What is being asked:
Reproduce every entry below word for word, leaving out the pictures.

Spatial questions linked to pictures:
# # # # #

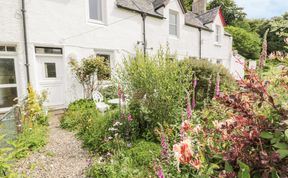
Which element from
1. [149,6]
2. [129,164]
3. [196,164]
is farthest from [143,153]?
[149,6]

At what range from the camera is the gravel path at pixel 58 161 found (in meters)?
3.33

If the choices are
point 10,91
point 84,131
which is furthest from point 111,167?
point 10,91

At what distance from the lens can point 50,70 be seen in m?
7.83

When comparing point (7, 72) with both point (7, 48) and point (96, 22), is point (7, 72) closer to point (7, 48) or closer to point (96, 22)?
point (7, 48)

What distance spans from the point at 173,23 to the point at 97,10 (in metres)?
5.65

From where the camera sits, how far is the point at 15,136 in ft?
14.7

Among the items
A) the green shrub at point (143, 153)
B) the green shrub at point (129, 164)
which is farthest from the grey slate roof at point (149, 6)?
the green shrub at point (129, 164)

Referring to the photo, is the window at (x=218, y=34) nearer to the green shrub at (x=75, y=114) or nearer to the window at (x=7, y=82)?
the green shrub at (x=75, y=114)

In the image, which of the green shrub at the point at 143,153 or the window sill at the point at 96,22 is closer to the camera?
the green shrub at the point at 143,153

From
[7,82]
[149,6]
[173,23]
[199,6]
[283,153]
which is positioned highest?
[199,6]

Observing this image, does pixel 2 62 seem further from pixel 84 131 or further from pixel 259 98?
pixel 259 98

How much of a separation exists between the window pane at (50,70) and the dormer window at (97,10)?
2.98 metres

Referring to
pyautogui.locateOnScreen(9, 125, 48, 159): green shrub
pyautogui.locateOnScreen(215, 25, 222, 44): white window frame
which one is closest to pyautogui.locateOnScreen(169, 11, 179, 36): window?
pyautogui.locateOnScreen(215, 25, 222, 44): white window frame

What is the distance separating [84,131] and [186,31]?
10718mm
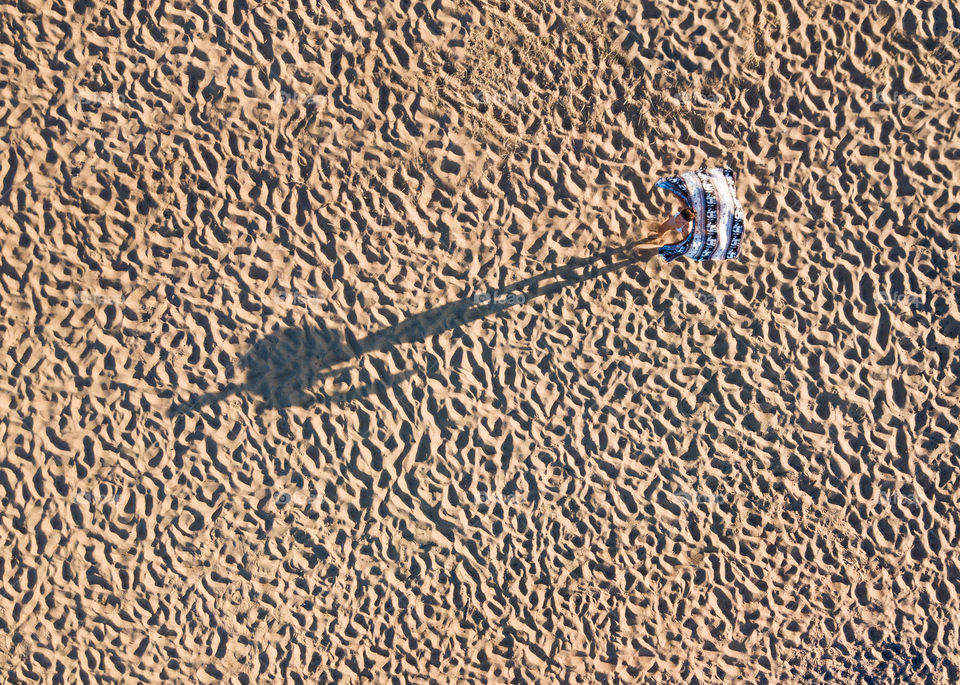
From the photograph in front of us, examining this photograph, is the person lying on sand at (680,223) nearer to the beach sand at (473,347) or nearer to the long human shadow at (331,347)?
the beach sand at (473,347)

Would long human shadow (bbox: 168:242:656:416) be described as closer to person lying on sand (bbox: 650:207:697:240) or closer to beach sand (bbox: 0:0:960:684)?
beach sand (bbox: 0:0:960:684)

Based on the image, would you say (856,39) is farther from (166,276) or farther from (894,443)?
(166,276)

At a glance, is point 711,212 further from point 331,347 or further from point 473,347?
point 331,347

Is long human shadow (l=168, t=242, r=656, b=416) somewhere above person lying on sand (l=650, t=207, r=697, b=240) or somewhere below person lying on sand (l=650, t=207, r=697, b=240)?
below

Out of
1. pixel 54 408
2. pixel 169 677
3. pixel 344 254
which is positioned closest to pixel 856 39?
pixel 344 254

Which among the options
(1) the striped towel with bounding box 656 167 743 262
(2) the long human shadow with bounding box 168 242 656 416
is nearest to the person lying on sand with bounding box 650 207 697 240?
(1) the striped towel with bounding box 656 167 743 262

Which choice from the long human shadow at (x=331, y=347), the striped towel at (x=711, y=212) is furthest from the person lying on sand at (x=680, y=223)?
the long human shadow at (x=331, y=347)

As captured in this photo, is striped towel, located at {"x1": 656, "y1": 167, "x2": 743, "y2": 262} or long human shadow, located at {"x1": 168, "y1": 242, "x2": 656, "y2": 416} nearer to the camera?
striped towel, located at {"x1": 656, "y1": 167, "x2": 743, "y2": 262}
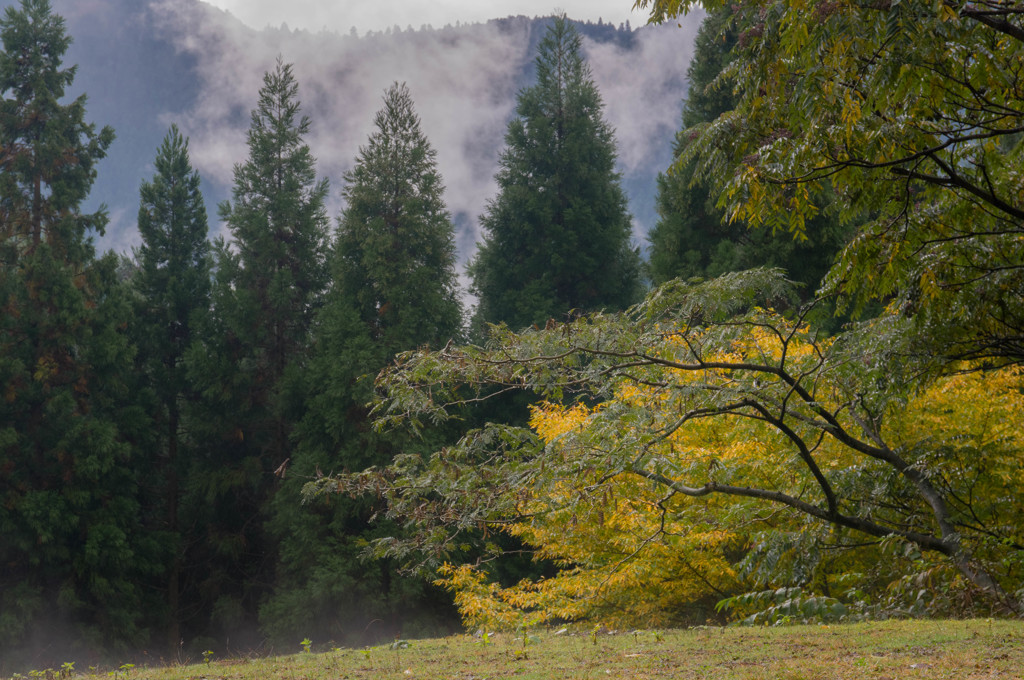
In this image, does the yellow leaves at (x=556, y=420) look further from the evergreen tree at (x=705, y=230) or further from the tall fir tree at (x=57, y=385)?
the tall fir tree at (x=57, y=385)

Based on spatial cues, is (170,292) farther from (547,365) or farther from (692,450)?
(547,365)

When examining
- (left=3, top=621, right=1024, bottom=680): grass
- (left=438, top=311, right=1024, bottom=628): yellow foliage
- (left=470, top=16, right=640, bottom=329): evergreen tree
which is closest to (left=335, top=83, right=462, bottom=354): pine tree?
(left=470, top=16, right=640, bottom=329): evergreen tree

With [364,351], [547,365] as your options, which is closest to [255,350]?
[364,351]

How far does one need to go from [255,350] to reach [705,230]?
1236 centimetres

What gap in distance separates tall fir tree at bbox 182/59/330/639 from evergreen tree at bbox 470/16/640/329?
5.44 meters

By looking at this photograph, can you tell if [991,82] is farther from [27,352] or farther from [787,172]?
[27,352]

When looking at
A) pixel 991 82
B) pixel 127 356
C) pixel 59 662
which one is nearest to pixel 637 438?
pixel 991 82

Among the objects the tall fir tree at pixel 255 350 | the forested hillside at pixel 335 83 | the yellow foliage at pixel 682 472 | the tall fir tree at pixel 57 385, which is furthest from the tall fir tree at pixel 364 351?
the forested hillside at pixel 335 83

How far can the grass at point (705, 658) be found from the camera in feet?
15.2

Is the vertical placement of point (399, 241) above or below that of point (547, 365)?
above

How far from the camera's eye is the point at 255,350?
21.6m

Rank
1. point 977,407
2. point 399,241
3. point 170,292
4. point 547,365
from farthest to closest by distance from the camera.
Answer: point 170,292, point 399,241, point 977,407, point 547,365

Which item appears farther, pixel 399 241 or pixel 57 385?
pixel 399 241

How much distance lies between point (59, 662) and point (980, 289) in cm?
1774
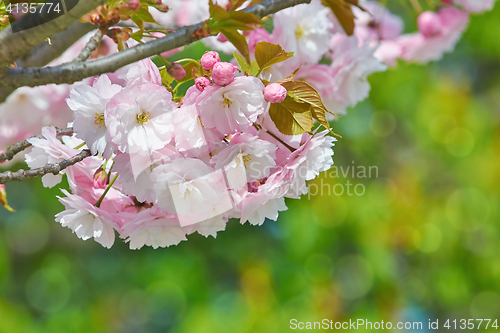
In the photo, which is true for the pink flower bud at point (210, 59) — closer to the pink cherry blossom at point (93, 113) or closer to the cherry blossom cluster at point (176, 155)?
the cherry blossom cluster at point (176, 155)

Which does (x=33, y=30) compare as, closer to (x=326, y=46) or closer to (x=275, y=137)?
(x=275, y=137)

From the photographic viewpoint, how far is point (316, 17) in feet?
2.62

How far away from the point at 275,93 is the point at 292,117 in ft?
0.14

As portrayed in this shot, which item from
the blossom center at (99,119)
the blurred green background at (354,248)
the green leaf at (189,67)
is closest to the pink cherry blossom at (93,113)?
the blossom center at (99,119)

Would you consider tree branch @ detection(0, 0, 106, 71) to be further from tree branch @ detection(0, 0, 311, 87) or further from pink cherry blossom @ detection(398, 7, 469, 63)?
pink cherry blossom @ detection(398, 7, 469, 63)

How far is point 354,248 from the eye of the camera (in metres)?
3.36

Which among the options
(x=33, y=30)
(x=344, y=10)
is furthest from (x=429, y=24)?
(x=33, y=30)

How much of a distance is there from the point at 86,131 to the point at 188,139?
4.3 inches

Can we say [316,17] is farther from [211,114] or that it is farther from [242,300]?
[242,300]

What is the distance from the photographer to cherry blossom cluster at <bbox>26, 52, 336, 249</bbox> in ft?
1.44

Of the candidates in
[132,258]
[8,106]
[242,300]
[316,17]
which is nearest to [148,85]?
[316,17]

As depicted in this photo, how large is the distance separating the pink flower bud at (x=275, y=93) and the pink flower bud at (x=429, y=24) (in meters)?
0.91

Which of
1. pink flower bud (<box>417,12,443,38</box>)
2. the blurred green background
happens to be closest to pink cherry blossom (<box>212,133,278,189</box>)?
pink flower bud (<box>417,12,443,38</box>)

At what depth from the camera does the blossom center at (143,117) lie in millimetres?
429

# # # # #

Full solution:
Which element from
1. [149,6]
2. [129,164]
3. [196,164]
is farthest from [143,153]?
[149,6]

At what range from the camera is the gravel path at pixel 58 161 found (in meters)?
3.33

If the choices are
point 10,91
point 84,131
which is furthest from point 111,167?
point 10,91

At what distance from the lens can point 50,70 be seen in m?
7.83

When comparing point (7, 72) with both point (7, 48) and point (96, 22), is point (7, 72) closer to point (7, 48) or closer to point (96, 22)?
point (7, 48)

What distance spans from the point at 173,23 to the point at 97,10 (in metres)?
5.65

From where the camera sits, how far is the point at 15,136 in ft?
14.7

Among the items
A) the green shrub at point (143, 153)
B) the green shrub at point (129, 164)
which is farthest from the grey slate roof at point (149, 6)?
the green shrub at point (129, 164)

Referring to the photo, is the window at (x=218, y=34) nearer to the green shrub at (x=75, y=114) or nearer to the window at (x=7, y=82)?
the green shrub at (x=75, y=114)

In the image, which of the green shrub at the point at 143,153 or the window sill at the point at 96,22 is closer to the camera?
the green shrub at the point at 143,153

From
[7,82]
[149,6]
[173,23]
[199,6]
[283,153]
which is positioned highest?
[199,6]

Observing this image, does pixel 2 62 seem further from pixel 84 131 or further from pixel 259 98?
pixel 259 98

How much of a separation exists between the window pane at (50,70) and the dormer window at (97,10)?
2.98 metres

Referring to
pyautogui.locateOnScreen(9, 125, 48, 159): green shrub
pyautogui.locateOnScreen(215, 25, 222, 44): white window frame
which one is closest to pyautogui.locateOnScreen(169, 11, 179, 36): window?
pyautogui.locateOnScreen(215, 25, 222, 44): white window frame

What is the distance separating [84,131] and [186,31]?
10718mm
From the photograph in front of us, examining this photograph, is the person lying on sand at (680,223) nearer to the beach sand at (473,347) or nearer to the long human shadow at (331,347)?
the beach sand at (473,347)

Would long human shadow (bbox: 168:242:656:416) be described as closer to person lying on sand (bbox: 650:207:697:240) or closer to beach sand (bbox: 0:0:960:684)?
beach sand (bbox: 0:0:960:684)

Based on the image, would you say (856,39) is farther from (166,276) or farther from (894,443)?
(166,276)

At a glance, is point 711,212 further from point 331,347 or further from point 473,347?
point 331,347

Is long human shadow (l=168, t=242, r=656, b=416) somewhere above person lying on sand (l=650, t=207, r=697, b=240) or somewhere below person lying on sand (l=650, t=207, r=697, b=240)?
below

Out of
1. pixel 54 408
2. pixel 169 677
3. pixel 344 254
which is positioned closest to pixel 856 39?
pixel 344 254

Which among the options
(1) the striped towel with bounding box 656 167 743 262
(2) the long human shadow with bounding box 168 242 656 416
is nearest to the person lying on sand with bounding box 650 207 697 240?
(1) the striped towel with bounding box 656 167 743 262

Which choice from the long human shadow at (x=331, y=347), the striped towel at (x=711, y=212) is furthest from the person lying on sand at (x=680, y=223)?
the long human shadow at (x=331, y=347)

As captured in this photo, is striped towel, located at {"x1": 656, "y1": 167, "x2": 743, "y2": 262} or long human shadow, located at {"x1": 168, "y1": 242, "x2": 656, "y2": 416} nearer to the camera?
striped towel, located at {"x1": 656, "y1": 167, "x2": 743, "y2": 262}
In this image, does the yellow leaves at (x=556, y=420) look further from the evergreen tree at (x=705, y=230) or further from the tall fir tree at (x=57, y=385)?
the tall fir tree at (x=57, y=385)

Based on spatial cues, is (170,292) farther from (547,365) or farther from (692,450)?
(547,365)

When examining
- (left=3, top=621, right=1024, bottom=680): grass
- (left=438, top=311, right=1024, bottom=628): yellow foliage
- (left=470, top=16, right=640, bottom=329): evergreen tree
which is closest to (left=335, top=83, right=462, bottom=354): pine tree?
(left=470, top=16, right=640, bottom=329): evergreen tree

With [364,351], [547,365] as your options, which is closest to [255,350]?
[364,351]

How far does one need to go from [255,350] to reach [705,230]?
1236 centimetres

What gap in distance separates tall fir tree at bbox 182/59/330/639 from evergreen tree at bbox 470/16/640/329?
5.44 meters

By looking at this photograph, can you tell if [991,82] is farther from [27,352] or farther from [787,172]?
[27,352]

When looking at
A) pixel 991 82
B) pixel 127 356
C) pixel 59 662
which one is nearest to pixel 637 438?
pixel 991 82

Among the objects the tall fir tree at pixel 255 350 | the forested hillside at pixel 335 83 | the yellow foliage at pixel 682 472 | the tall fir tree at pixel 57 385, which is furthest from the tall fir tree at pixel 364 351?
the forested hillside at pixel 335 83

How far can the grass at point (705, 658) be found from the camera in feet?
15.2

Is the vertical placement of point (399, 241) above or below that of point (547, 365)?
above

How far from the camera's eye is the point at 255,350?
21.6m

Rank
1. point 977,407
2. point 399,241
3. point 170,292
4. point 547,365
from farthest to closest by distance from the camera.
Answer: point 170,292, point 399,241, point 977,407, point 547,365

Which item appears farther, pixel 399 241 or pixel 57 385?
pixel 399 241

How much distance lies between point (59, 662) and point (980, 289) in cm?
1774
In the photo, which is true for the pink flower bud at point (210, 59) — closer to the pink cherry blossom at point (93, 113) or closer to the cherry blossom cluster at point (176, 155)?
the cherry blossom cluster at point (176, 155)

Which does (x=33, y=30) compare as, closer to (x=326, y=46) or closer to (x=275, y=137)?
(x=275, y=137)

From the photographic viewpoint, how far is point (316, 17) in feet?
2.62

How far away from the point at 275,93 is the point at 292,117 in ft?
0.14

As portrayed in this shot, which item from
the blossom center at (99,119)
the blurred green background at (354,248)
the green leaf at (189,67)
is closest to the pink cherry blossom at (93,113)?
the blossom center at (99,119)

Would you consider tree branch @ detection(0, 0, 106, 71) to be further from tree branch @ detection(0, 0, 311, 87) or further from pink cherry blossom @ detection(398, 7, 469, 63)?
pink cherry blossom @ detection(398, 7, 469, 63)

How far is point 354,248 from the eye of the camera (in metres)?
3.36

Which among the options
(x=33, y=30)
(x=344, y=10)
is furthest from (x=429, y=24)?
(x=33, y=30)

How much of a distance is there from the point at 86,131 to the point at 188,139?
4.3 inches

Can we say [316,17] is farther from [211,114] or that it is farther from [242,300]?
[242,300]

What is the distance from the photographer to cherry blossom cluster at <bbox>26, 52, 336, 249</bbox> in ft?
1.44

Of the candidates in
[132,258]
[8,106]
[242,300]
[316,17]
which is nearest to [148,85]?
[316,17]

As depicted in this photo, how large is the distance separating the pink flower bud at (x=275, y=93) and the pink flower bud at (x=429, y=24) (in meters)?
0.91

Which of
1. pink flower bud (<box>417,12,443,38</box>)
2. the blurred green background
happens to be closest to pink cherry blossom (<box>212,133,278,189</box>)?
pink flower bud (<box>417,12,443,38</box>)

At what depth from the camera does the blossom center at (143,117) lie in millimetres?
429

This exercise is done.